`gimlet_sp` and RoT artifact kinds should probably be something different #7841

rmustacc · 2025-03-19T22:30:34Z

Today we have three different groups of artifact kinds for images that represent SP images:

gimlet_sp
psc_sp
switch_sp

These are single-unit artifacts. These artifacts have different names such as gimlet-b. When software is trying to perform an update today it matches the hubris caboose with the board name. Already today we are using a generic class of hardware for the switch and psc, but we are using a specific name for a server sled. With the forthcoming introduction of Cosmo SP images, this is only going to get more confusing. My rough guess here and some thoughts from @jgallagher was that the gimlet_sp kind was just named specifically, but should have been something more generic like sled_sp. This is somewhat reinforced that even Wicket's SpType calls this generically a Sled. There are generally four ways forward here:

We introduce a new cosmo_sp entry and say that server sled classes are specific.

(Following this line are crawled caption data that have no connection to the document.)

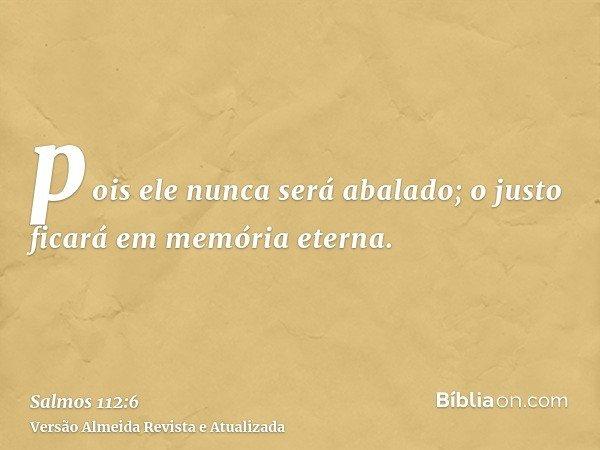 pois ele nunca será abalado; o justo ficará em memória eterna.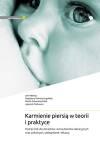 Karmienie piersią w teorii i praktyce. Podręcznik dla doradców i konsultantów laktacyjnych oraz położnych, pielęgniarek i lekarzy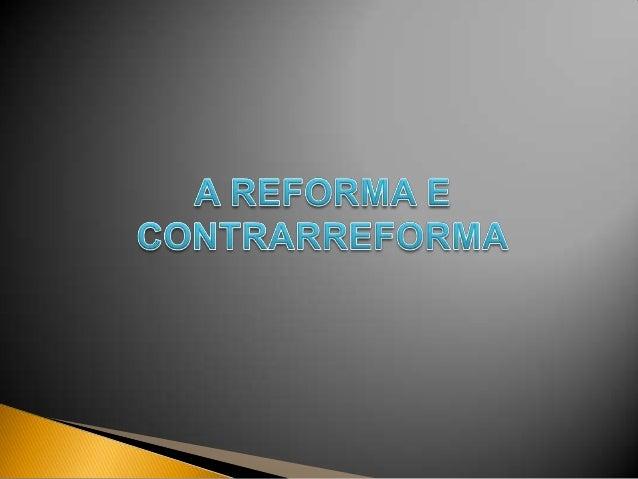 Influenciou a reforma religiosa, propondo avalorização    do     homem       (antropocentrismo)Os pensadores renascentista...
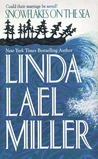Snowflakes on the Sea by Linda Lael Miller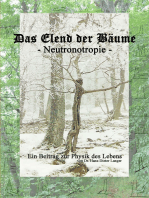 Das Elend der Bäume - Neutronotropie: Ein Beitrag zur Physik des Lebens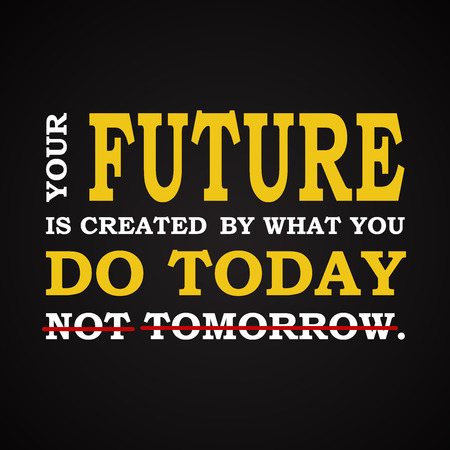 Future - do it today - motivational template Vectores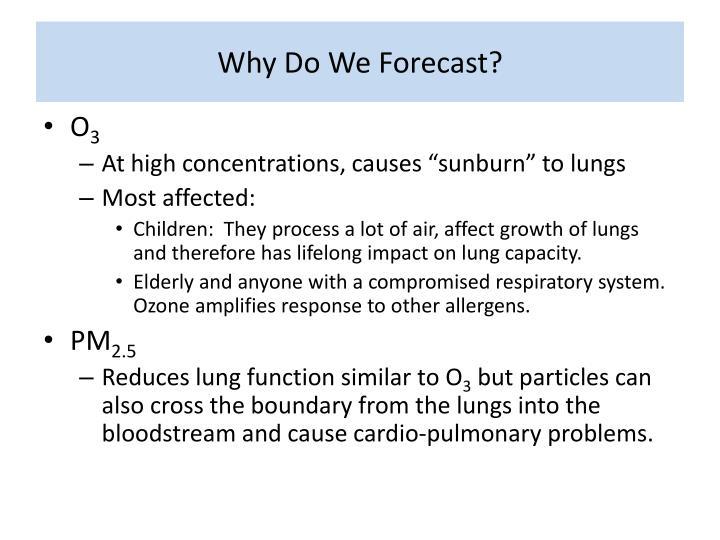 Why do we forecast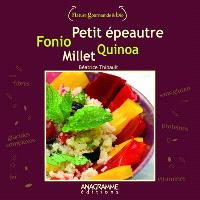 Quinoa, petit épeautre, millet et fonio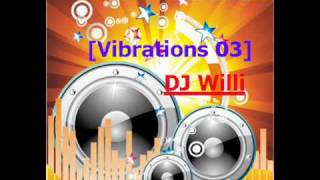 Vibrations 03 - Minimal - Tech House Remix - DJ Willi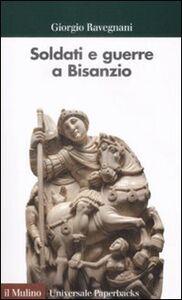 Libro Soldati e guerre a Bisanzio. Il secolo di Giustiniano Giorgio Ravegnani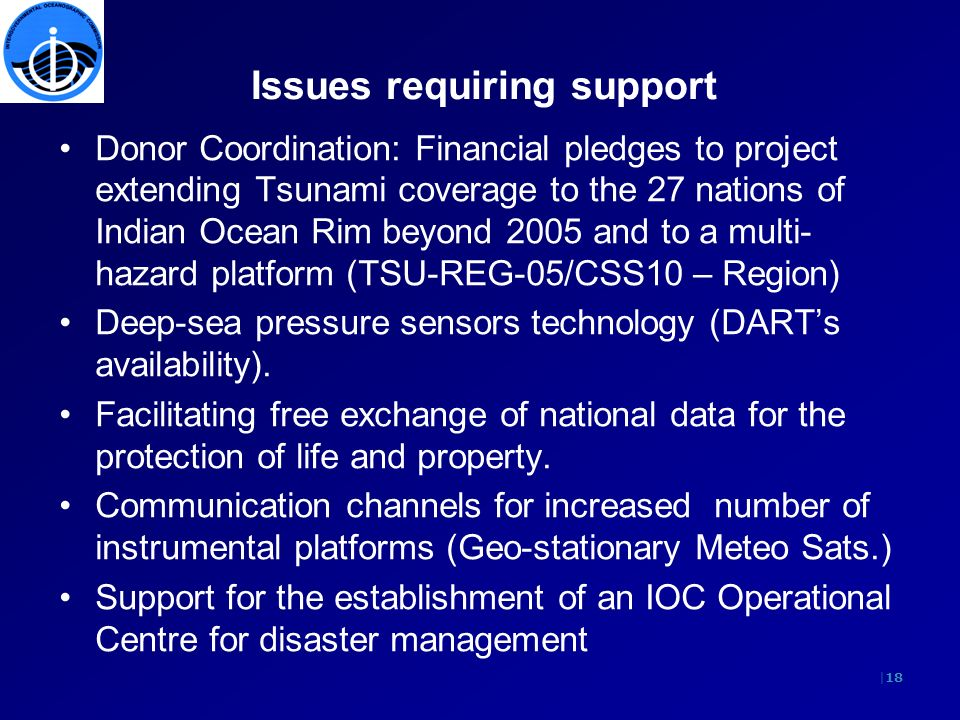 |18 Issues requiring support Donor Coordination: Financial pledges to project extending Tsunami coverage to the 27 nations of Indian Ocean Rim beyond 2005 and to a multi- hazard platform (TSU-REG-05/CSS10 – Region) Deep-sea pressure sensors technology (DARTs availability).
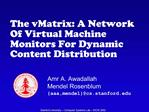 The vMatrix: A Network Of Virtual Machine Monitors For Dynamic Content Distribution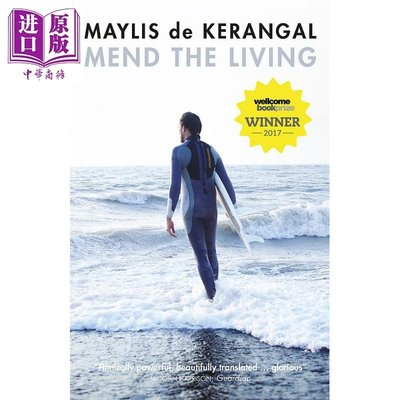 Mend the Living 英文原版 梅麗絲·德·蓋蘭嘉爾:修復生命(英國惠康圖書獎2017得獎作)文學小說 May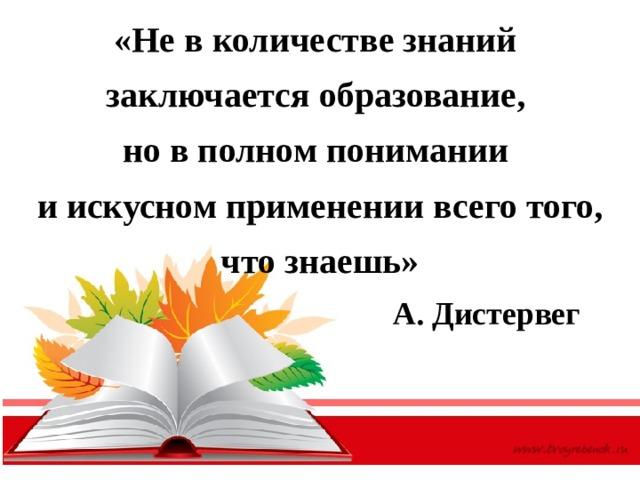 «Не в количестве знаний  заключается образование,  но в полном понимании  и искусном применении всего того, что знаешь»  А. Дистервег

This seems the opposite of the direction that we want to go as there's actually nothing really different about the kind here.
We say, well the name gimlet_sp is baked and so we're just going to use that as the kind for the Cosmo SP artifacts.
We rename the gimlet_sp artifact to something that indicates it's the generic class of sleds.
We take a step back and ask what the signifier of the kind is here and what properties should actually dictate a change. This would effectively combine all of these different kinds into a single one.

An artifact kind in the current glossary draft is a well-known categorization. So given that we are using the artifact name to distinguish these, how do we figure out when there should and shouldn't be a category for something like an STM32H753 Hubris image. That is, I would question why even have different categories for these at all. The thing that seems to be the unifying pieces here seem to be:

The correct artifact and deployment unit can be determined by matching the caboose board property.
We are assuming there is a single archive that we need to pick.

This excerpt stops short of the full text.